Unsurpisingly, Teixeria wouldn't be drawn on a release date, apart from joking about 2077. CPD have previously stated that they won't even begin meaningfully talking about the game until 2017.
This would make it five years since the game was first announced, and two years later than The Witcher 3's release date. It'd be lovely if the thing was actually released in 2017 - a two-year gap between projects makes a certain sense - though I'm not convinced they'd be happy to make a promotional cycle for what is, to most casual onlookers, a new IP quite that short. (It's not really new, of course - Cyberpunk 2077 is based upon 80s/90s tabletop RPG Cyberpunk, aka Cyberpunk 2020).
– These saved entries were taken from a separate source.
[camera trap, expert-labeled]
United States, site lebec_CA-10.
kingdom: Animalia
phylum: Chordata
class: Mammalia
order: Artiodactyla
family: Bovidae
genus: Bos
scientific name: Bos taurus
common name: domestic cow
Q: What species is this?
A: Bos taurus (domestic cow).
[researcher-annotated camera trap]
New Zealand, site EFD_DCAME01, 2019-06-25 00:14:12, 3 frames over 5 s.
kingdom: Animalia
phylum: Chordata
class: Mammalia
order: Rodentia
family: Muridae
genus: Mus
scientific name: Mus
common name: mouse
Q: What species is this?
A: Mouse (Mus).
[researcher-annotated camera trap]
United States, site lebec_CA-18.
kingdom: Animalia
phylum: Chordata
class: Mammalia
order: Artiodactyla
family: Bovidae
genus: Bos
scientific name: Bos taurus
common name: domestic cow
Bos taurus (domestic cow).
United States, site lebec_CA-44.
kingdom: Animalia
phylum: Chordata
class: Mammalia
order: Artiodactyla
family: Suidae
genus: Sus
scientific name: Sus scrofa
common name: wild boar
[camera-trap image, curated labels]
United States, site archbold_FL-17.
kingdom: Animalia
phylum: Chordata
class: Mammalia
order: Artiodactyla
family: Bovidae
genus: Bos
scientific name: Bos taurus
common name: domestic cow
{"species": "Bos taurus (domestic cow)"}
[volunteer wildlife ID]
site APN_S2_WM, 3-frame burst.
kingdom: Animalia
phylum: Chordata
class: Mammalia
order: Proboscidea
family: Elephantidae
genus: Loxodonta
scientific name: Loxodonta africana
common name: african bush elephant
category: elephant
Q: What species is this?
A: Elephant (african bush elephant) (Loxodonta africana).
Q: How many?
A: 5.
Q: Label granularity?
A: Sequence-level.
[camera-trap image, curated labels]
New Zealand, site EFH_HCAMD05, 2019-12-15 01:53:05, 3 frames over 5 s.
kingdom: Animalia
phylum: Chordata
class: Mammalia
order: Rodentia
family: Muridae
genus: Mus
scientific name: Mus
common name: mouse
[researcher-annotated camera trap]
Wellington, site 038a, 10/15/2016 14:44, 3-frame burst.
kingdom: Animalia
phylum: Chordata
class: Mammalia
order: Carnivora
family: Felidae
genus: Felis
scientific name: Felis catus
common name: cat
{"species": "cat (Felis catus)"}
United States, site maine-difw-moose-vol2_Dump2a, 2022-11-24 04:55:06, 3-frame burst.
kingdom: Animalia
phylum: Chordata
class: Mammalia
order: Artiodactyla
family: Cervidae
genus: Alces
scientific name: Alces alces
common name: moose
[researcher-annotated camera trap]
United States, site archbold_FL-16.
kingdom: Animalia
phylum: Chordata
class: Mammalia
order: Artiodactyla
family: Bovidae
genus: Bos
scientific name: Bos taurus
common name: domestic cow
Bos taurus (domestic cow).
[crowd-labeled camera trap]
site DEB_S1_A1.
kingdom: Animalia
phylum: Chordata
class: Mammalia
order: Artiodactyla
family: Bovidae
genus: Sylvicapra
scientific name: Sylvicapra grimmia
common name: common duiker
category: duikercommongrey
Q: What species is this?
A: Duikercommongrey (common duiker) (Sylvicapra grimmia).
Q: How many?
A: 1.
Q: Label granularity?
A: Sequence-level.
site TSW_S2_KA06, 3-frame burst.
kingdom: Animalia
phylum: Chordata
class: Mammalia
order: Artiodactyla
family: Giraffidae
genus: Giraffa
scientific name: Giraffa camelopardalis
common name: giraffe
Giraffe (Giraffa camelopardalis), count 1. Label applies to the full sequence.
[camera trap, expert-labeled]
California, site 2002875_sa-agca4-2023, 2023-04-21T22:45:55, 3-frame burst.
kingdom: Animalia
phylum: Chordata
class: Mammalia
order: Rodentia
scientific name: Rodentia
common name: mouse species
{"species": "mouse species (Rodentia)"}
Especially given they've also talked about their expectation that this would be more even more successful than the already monstrously popular Witcher 3.
Patience is difficult - after The Witcher 3 was such a fine surprise I'm very keen to see this studio try their hand at something entirely different, and they do scuzz so well. If it means a bigger, better game then, well, I can suck it up.